Este martes, un ex alto cargo de la Administración pública, Simon McDonald, envió una carta al parlamento, indicando que Downing Street "ha mentido", ya que Pincher había sido denunciado en 2019 y ya entonces se habían confirmado los abusos del diputado, lo que el Gobierno sabía perfectamente. La respuesta del portavoz gubernamental, Michael Ellis, fue alegar que "Johnson no se acordó de aquello" al darle un nuevo puesto de responsabilidad, e insistir en que el Gobierno tiene "los más altos estándares en la vida pública", ante las carcajadas de la Cámara de los Comunes y, posteriormente, de los Lores. Hasta la propia bancada conservadora se reía públicamente de las explicaciones de su Gobierno, en una imagen sin precedentes.

A lo largo de la tarde, las escenas de furia entre los 'tories' se han ido multiplicando. El exsecretario de Estado de Educación Nick Gibbs dejó la puerta abierta a votar a favor de una moción de censura de la oposición contra Johnson si este no dimitía, y aumentaban las peticiones de un cambio en las reglas del Partido Conservador para poder votar de nuevo el cese de Johnson como líder del partido.

Dimisiones por 'consciencia'

Sobre las 19.00, hora peninsular española, Johnson salió a pedir perdón, confirmando que sabía de los antecedentes de Pincher antes de nombrarle y que había mentido hasta entonces. "Visto con perspectiva, debía haber sabido que no iba a cambiar y no debería haberle nombrado" como vicejefe de disciplina parlamentaria.
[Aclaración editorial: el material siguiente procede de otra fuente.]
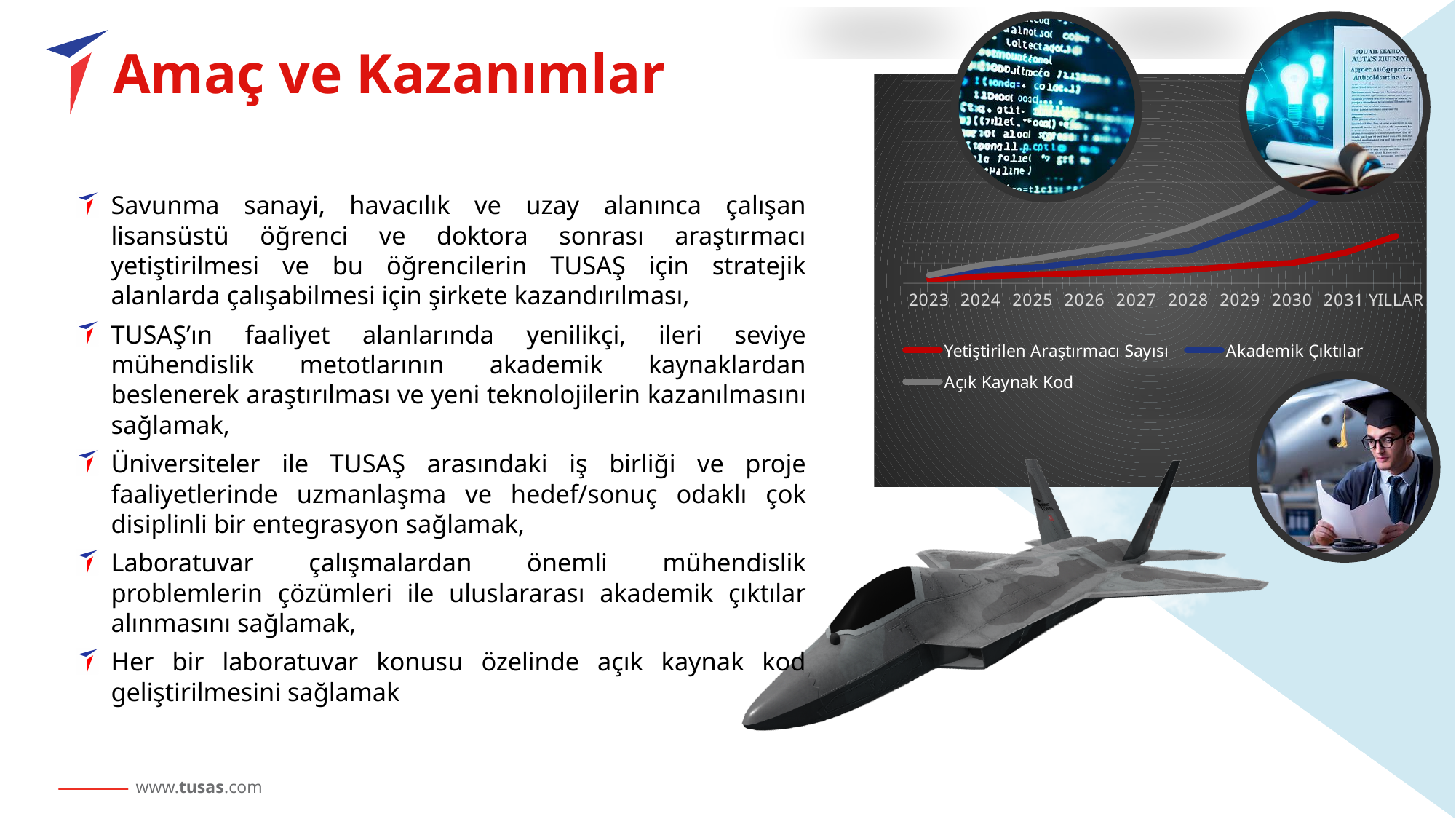
Does the Akademik Çıktılar series rise or fall across the years shown? rise What is the first year shown on the x axis of the chart? 2023 At 2030, which is larger: Akademik Çıktılar or Yetiştirilen Araştırmacı Sayısı? Akademik Çıktılar How many series does the chart's legend list? 3 At 2029, which is larger: Açık Kaynak Kod or Akademik Çıktılar? Açık Kaynak Kod Does the Açık Kaynak Kod series rise or fall across the years shown? rise What kind of chart is shown on the slide? line chart How many years are labelled along the x axis of the chart? 9 What is the last year shown on the x axis of the chart? 2031 Which series is highest at 2031? Açık Kaynak Kod Does the Yetiştirilen Araştırmacı Sayısı series rise or fall from 2023 to 2031? rise Which series is lowest at 2031? Yetiştirilen Araştırmacı Sayısı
Pero, mientras eso ocurría, dos de los pesos pesados de su Gobierno decidieron dar el golpe de gracia al 'premier' con sendas dimisiones que parecen insoportables.

En su carta de dimisión, Sunak reconoce que "dimitir como ministro de Finanzas mientras el mundo sufre las consecuencias económicas de la pandemia, la guerra en Ucrania y otros retos no es una dimisión fácil", pero "el público espera que el trabajo gubernamental debe ser realizado con propiedad, competencia y seriedad. Puede que este sea mi último cargo ministerial, pero creo que esos estándares merecen ser mantenidos". Y termina con una apelación a "decir la verdad" a la gente.

En un tono similar, Javid asegura que su "consciencia" no le permite seguir en este Gobierno. "Puede que [el Partido Conservador] no haya sido siempre popular, pero hemos sido competentes y hemos actuado en el interés nacional. Ahora mismo, no somos ninguna de esas cosas".

Por el momento, Johnson no parece tener la intención de dimitir, y aliados suyos, como el viceprimer ministro, Dominic Raab, la de Cultura, Nadine Dorries, o el del Brexit, Jacob Rees-Mogg, están insistiendo en que no van a dimitir, y que tampoco esperan que el 'premier' lo haga. Y el 'premier' ha intentado tapar el fuego poniendo a dos 'leales' en las carteras vacantes: el que hasta ahora era su jefe de Gabinete, Steve Barclay, irá a Sanidad, y el de Educación, Nadhim Zahawi, pasa a Finanzas.

Pero la tensión dentro del Partido Tory parece ya insostenible, y la lista de peticiones de dimisión por parte de diputados rasos se están multiplicando. La gran duda es si podrá sobrevivir a este escándalo, o si ya se le han acabado los comodines y el país se dirige a un nuevo primer ministro. Por el momento, todas las miradas están puestas en el Comité 1922, el que fija las normas para elegir al líder del partido. Las reglas actuales indican que no se puede votar de nuevo una moción de censura interna hasta que pase un año. Si ese mismo comité indica que va a cambiar esas normas para permitir una 'segunda vuelta' sobre Johnson, sus días estarán contados.